В некоторых случаях полиция нанимает горластых крикунов и расставляет их по городу, чтобы подзадорить население, подобно тому как она подкупает ряженых во время масленичного карнавала. Но подлинные выражения народного одобрения носят всегда характер неподражаемой непосредственности.
В настоящее время заканчиваются работы над десятым планом Парижа; но город все ширит свои границы, которые до сего времени не установлены, да и не могут быть установлены.

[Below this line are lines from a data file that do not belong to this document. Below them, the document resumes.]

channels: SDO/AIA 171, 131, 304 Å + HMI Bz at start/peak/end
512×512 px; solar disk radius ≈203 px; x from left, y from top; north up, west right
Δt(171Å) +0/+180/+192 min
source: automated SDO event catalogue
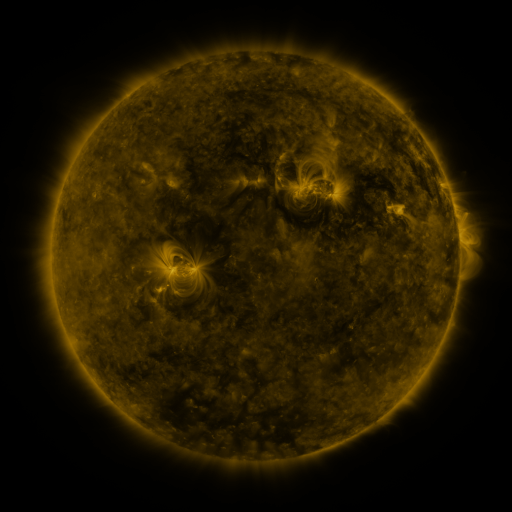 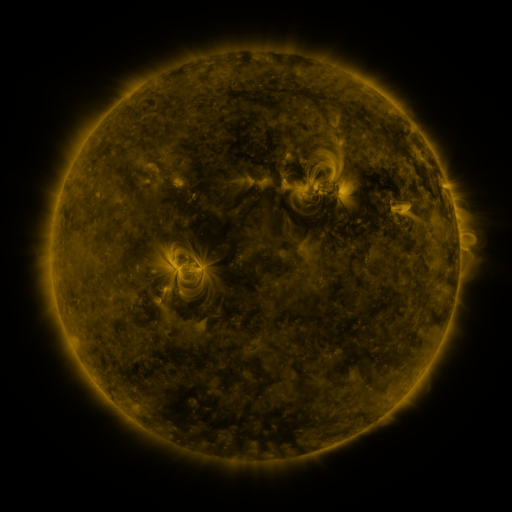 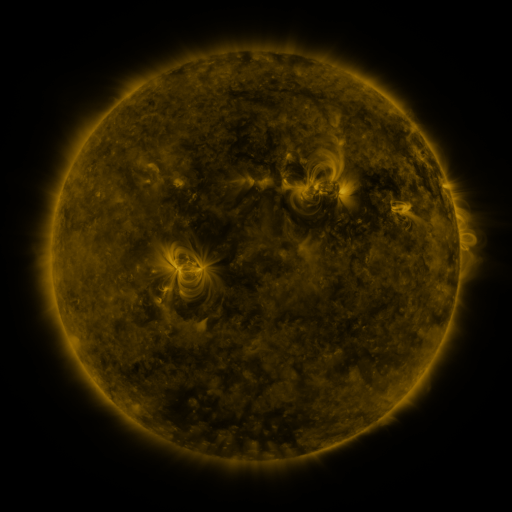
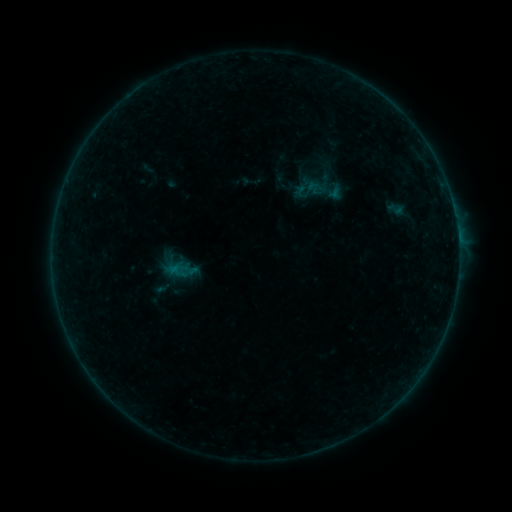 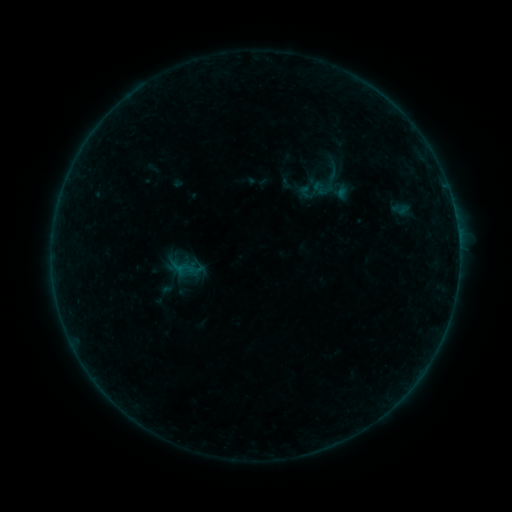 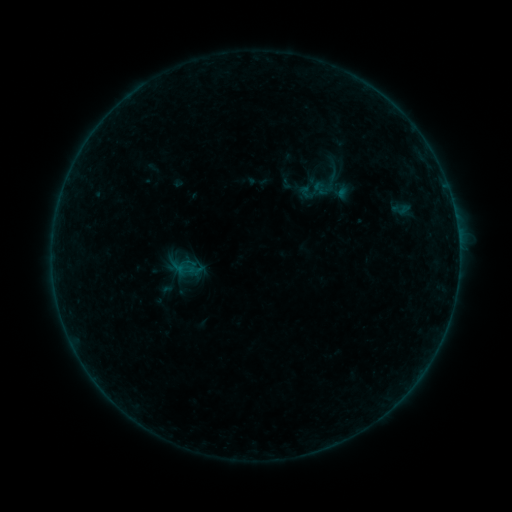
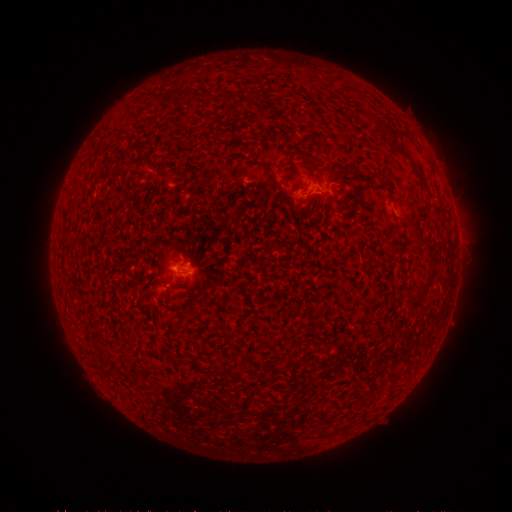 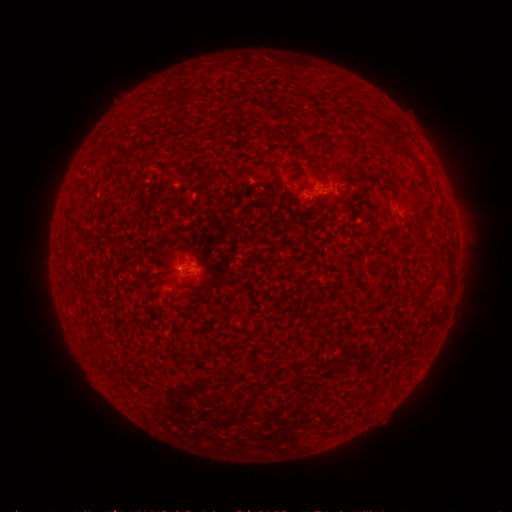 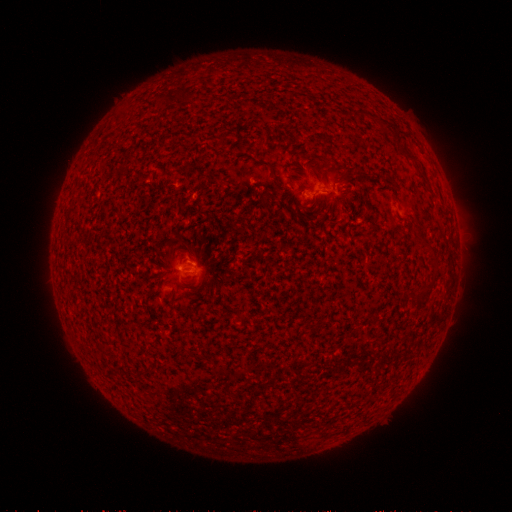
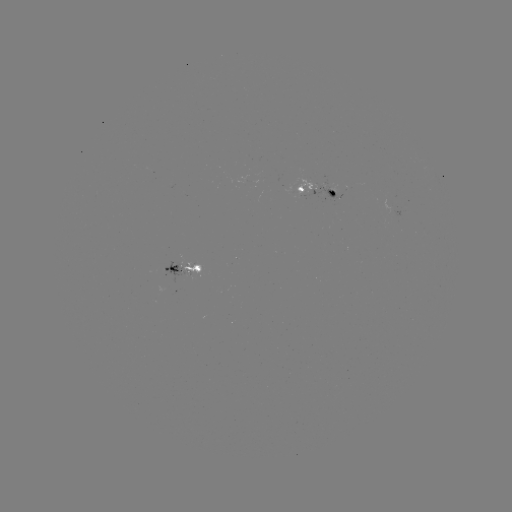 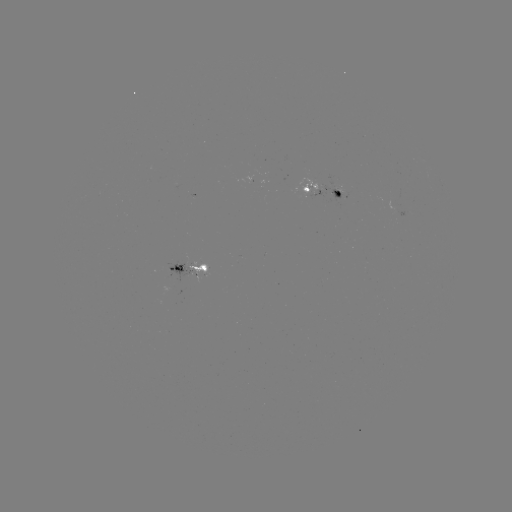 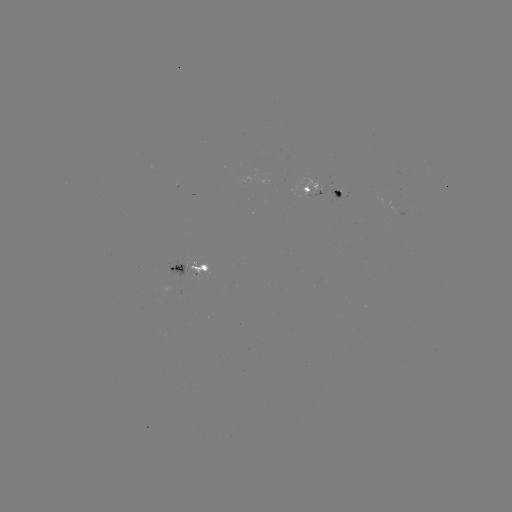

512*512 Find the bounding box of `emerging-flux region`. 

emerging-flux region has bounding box [168, 262, 201, 282].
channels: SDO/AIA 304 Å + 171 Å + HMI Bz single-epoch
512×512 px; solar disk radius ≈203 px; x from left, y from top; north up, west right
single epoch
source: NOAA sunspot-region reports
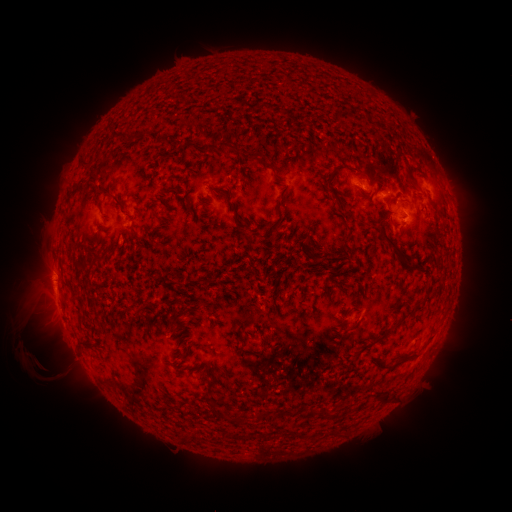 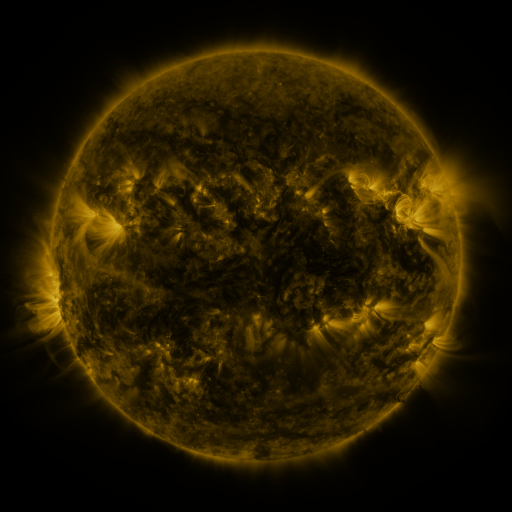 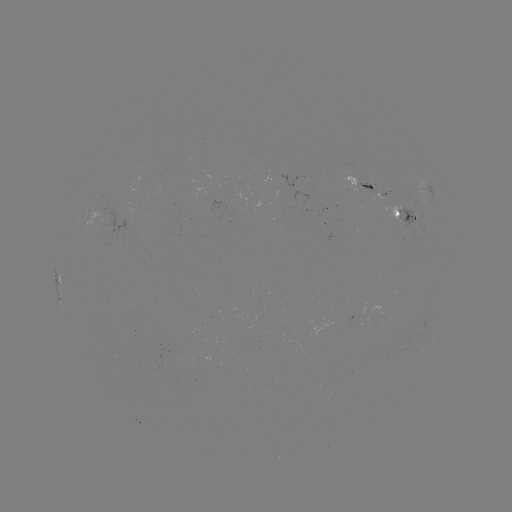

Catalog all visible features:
spotted active region: (359, 180)
spotted active region: (430, 185)
spotted active region: (386, 194)
spotted active region: (406, 214)
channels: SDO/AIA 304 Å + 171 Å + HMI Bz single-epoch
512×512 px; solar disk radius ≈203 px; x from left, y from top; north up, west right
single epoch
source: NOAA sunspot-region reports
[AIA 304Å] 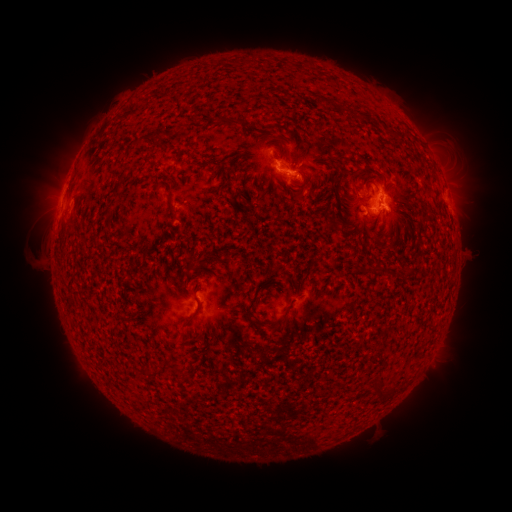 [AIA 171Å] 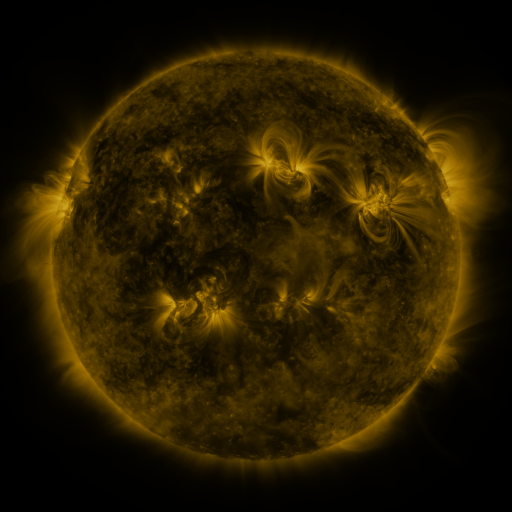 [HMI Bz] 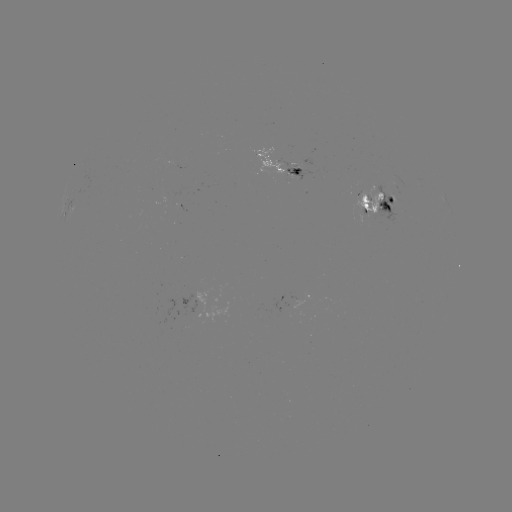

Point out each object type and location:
spotted active region: (286, 162)
spotted active region: (382, 204)
spotted active region: (65, 209)
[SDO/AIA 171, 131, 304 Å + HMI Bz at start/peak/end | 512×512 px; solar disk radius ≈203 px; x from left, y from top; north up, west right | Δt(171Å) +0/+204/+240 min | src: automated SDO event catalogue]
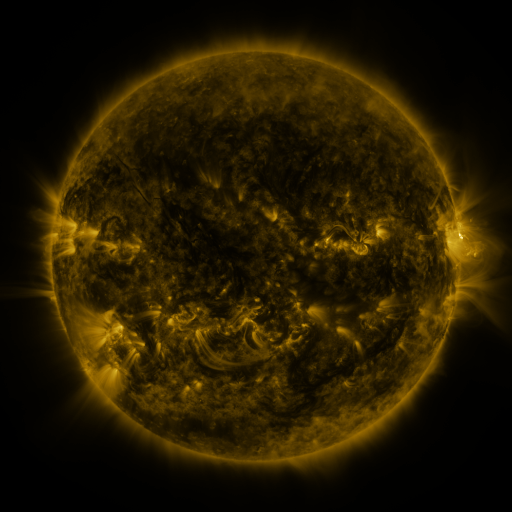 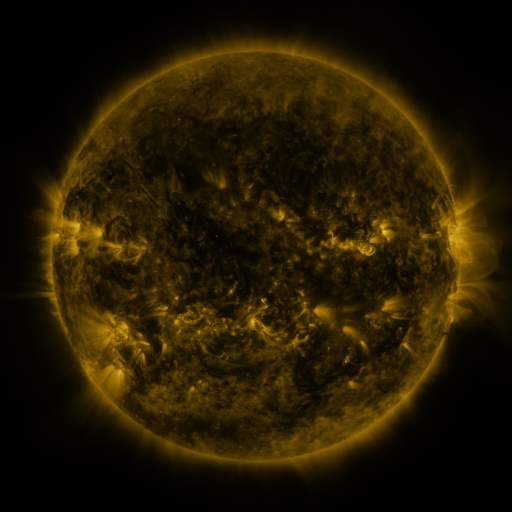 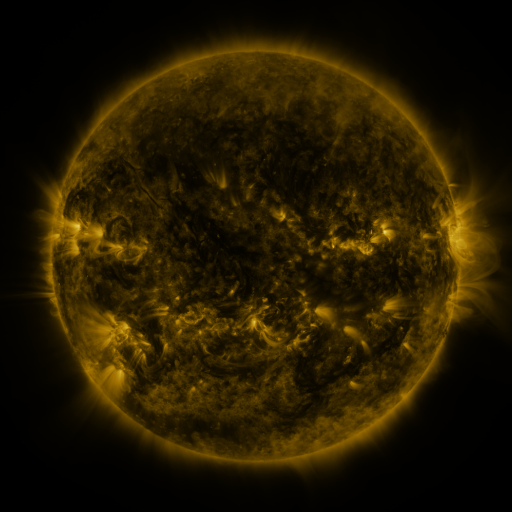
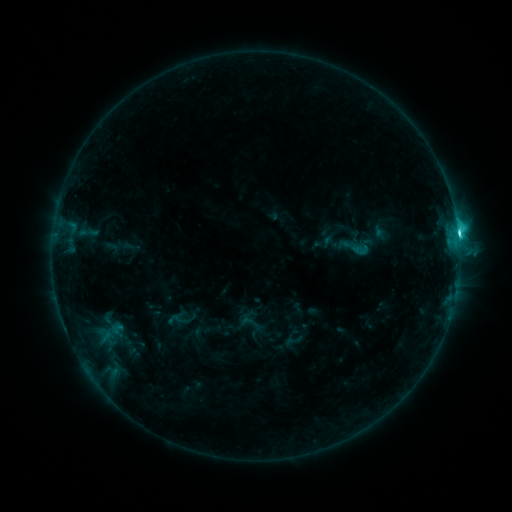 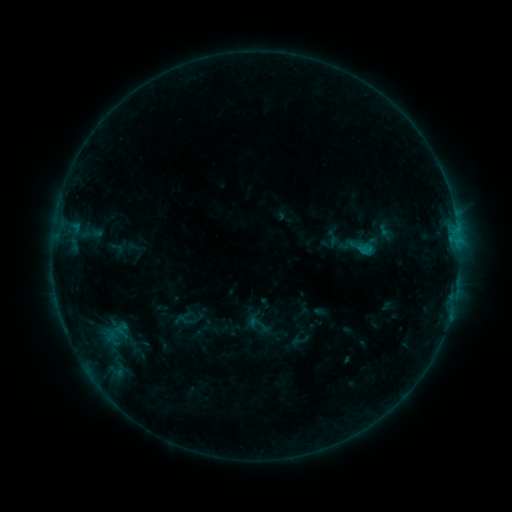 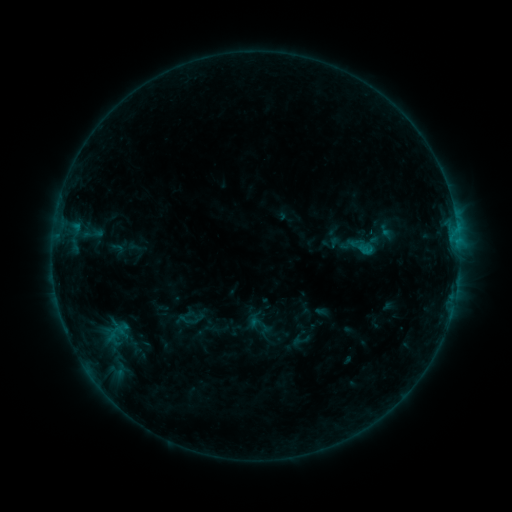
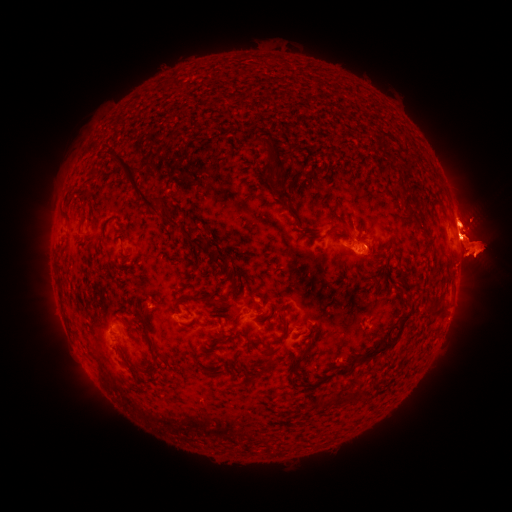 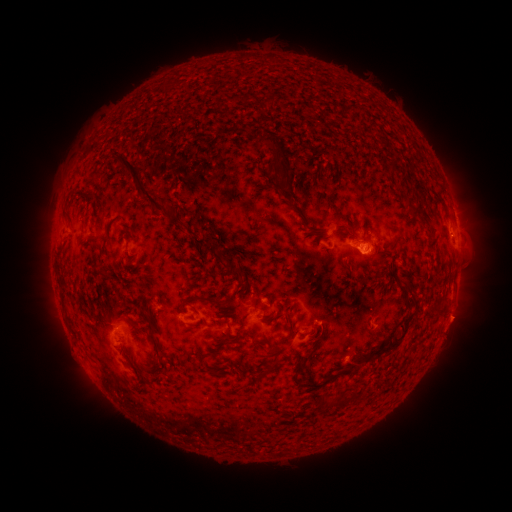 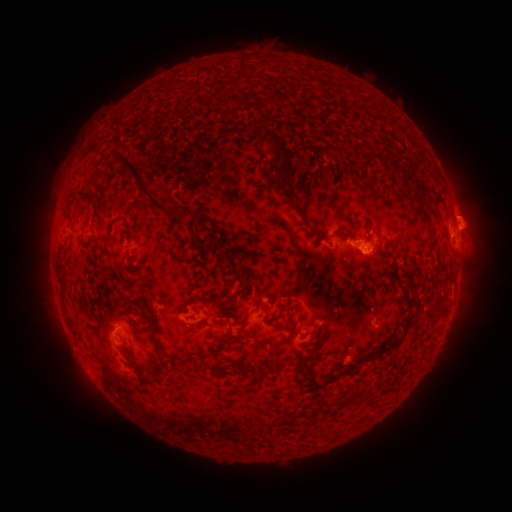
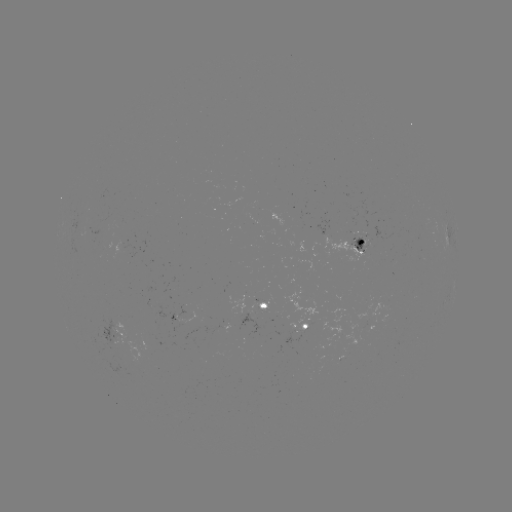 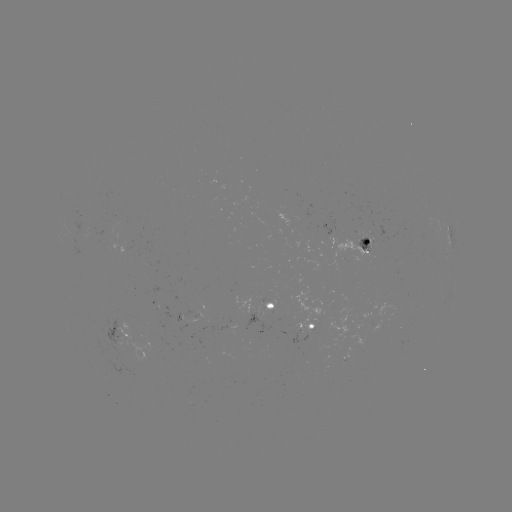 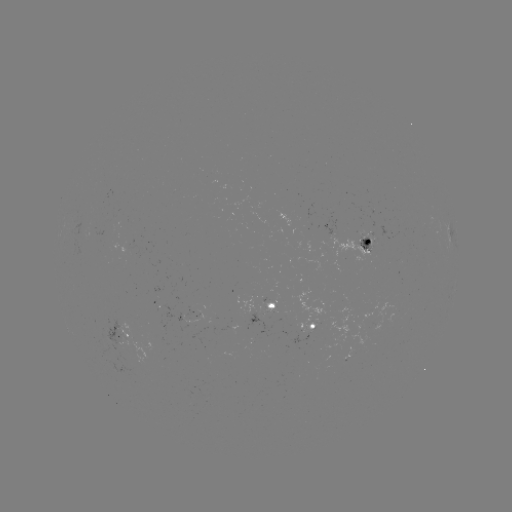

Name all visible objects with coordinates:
emerging-flux region: (367, 246)
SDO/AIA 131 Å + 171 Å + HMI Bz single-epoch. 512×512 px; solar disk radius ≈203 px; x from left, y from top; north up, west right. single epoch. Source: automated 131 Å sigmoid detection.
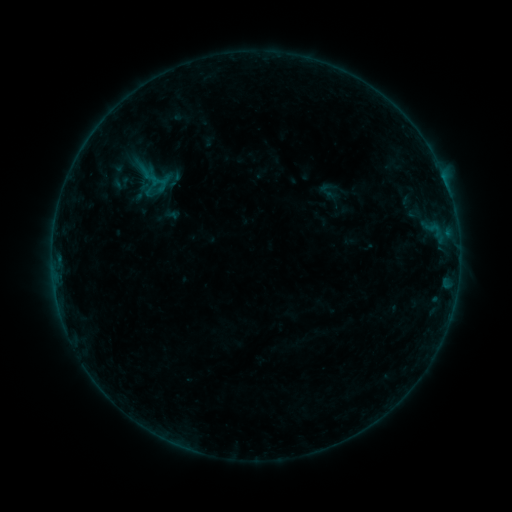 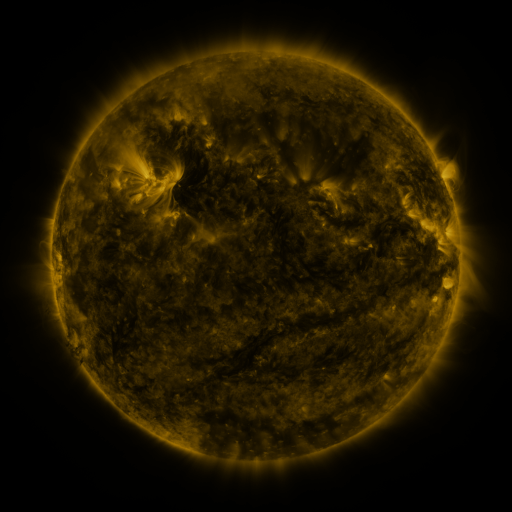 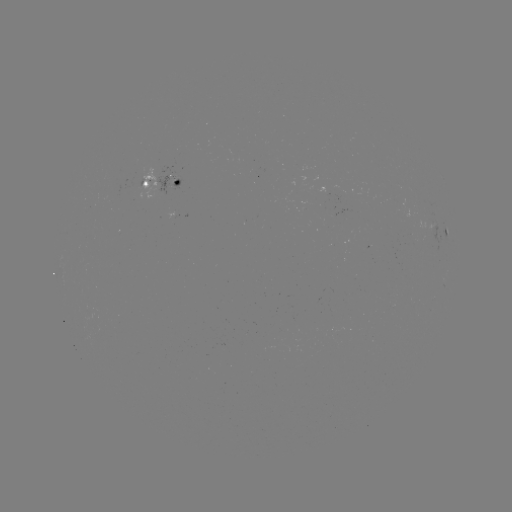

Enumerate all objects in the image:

Я теряюсь в этом огромном городе и уже не узнаю некоторых новых кварталов: огороды, поставляющие столице овощи, отодвигаются все дальше и дальше и уступают место зданиям. Шайо, Пасси и Отейль уже тесно слились со столицей; еще немного — и к ним присоединится и Севр, и, если через столетие границы Парижа расширятся с одной стороны до Версаля, с другой — до Сен-Дени, а со стороны Пикпюса до Венсена, то получится чисто китайский город.
22. Соседство
Здесь вы очень далеки от своего соседа и о его смерти порой узнаёте только из объявлений или потому, что, возвращаясь вечером домой, видите, что он вынесен на порог дома. Два человека, оба пользующиеся громкой известностью, могут прожить в этом городе целые двадцать пять лет, не зная друг друга и никогда не встречаясь; ваш соперник, ваш враг может всегда оставаться для вас невидимым, так как, прежде чем войти в какой-нибудь дом, вы можете узнать, там он или нет. Никогда не видеть его зависит исключительно от вас; вот почему самые близкие родные, поссорившись, могут, живя на одной и той же улице, считать себя за тысячу лье друг от друга.